Выбрать главу

— Хватит! Я не могу! — вдруг воскликнул он, и я отступила, вглядываясь в ореховые глаза.

У него всегда были холодные руки, но не взгляд. Загадочный, может даже таинственный, но не холодный. Что же случилось? До боли прикусив нижнюю губу, я попятилась, пока не наткнулась на подоконник.

— Я просто не могу… — почти шепотом повторил парень и, часто моргая, снова сосредоточил на мне взгляд. Уже какой-то умоляющий, болезненный — такой, что я неконтролируемо подалась вперед, к нему навстречу. Но Тейт быстро качнул головой и шагнул назад.

Это было похоже на игру. Только не на ту — та мне нравилась, а эта пугала.

— Что ты со мной делаешь, Тейт Лэнгдон? Пришел и думаешь, что можешь просто так делать меня слабее? Вырывать из привычного защитно-безразличного состояния?! А потом, что ж, давай, разбей ту иллюзию, что так легко внушил мне!
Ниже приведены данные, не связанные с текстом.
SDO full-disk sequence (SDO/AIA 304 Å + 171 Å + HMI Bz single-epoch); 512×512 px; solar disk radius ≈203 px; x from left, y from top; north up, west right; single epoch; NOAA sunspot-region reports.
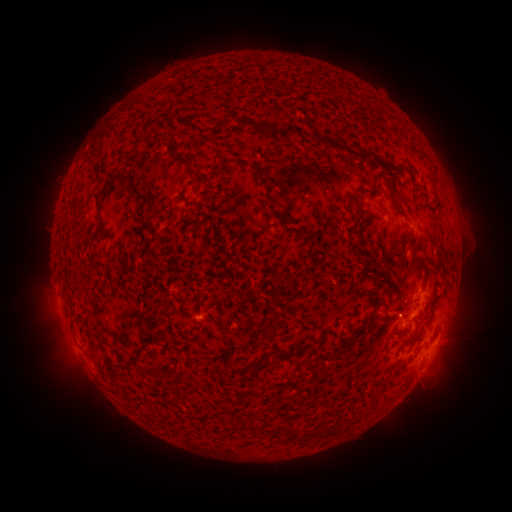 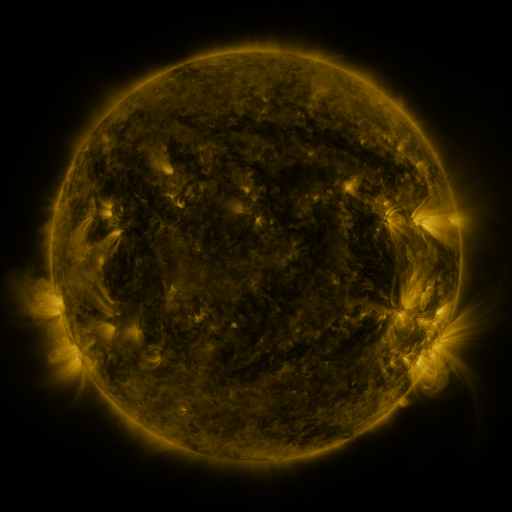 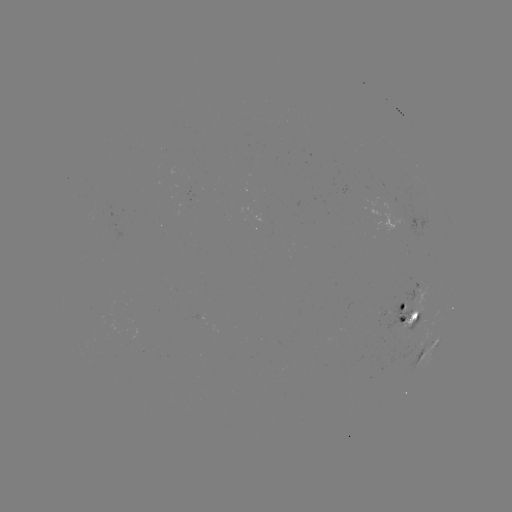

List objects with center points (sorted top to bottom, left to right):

— Ты заслуживаешь лучшего, и хорошо бы, если я мог дать тебе этого лучшего, — как-то устало проговорил он и отвернулся от меня, небрежно осматривая кабинет. Впервые, наверное, что-то похожее на слабость от него, или мне показалось? — Но я не могу даже оставить тебя, а ведь знаю, что это и было бы лучшим…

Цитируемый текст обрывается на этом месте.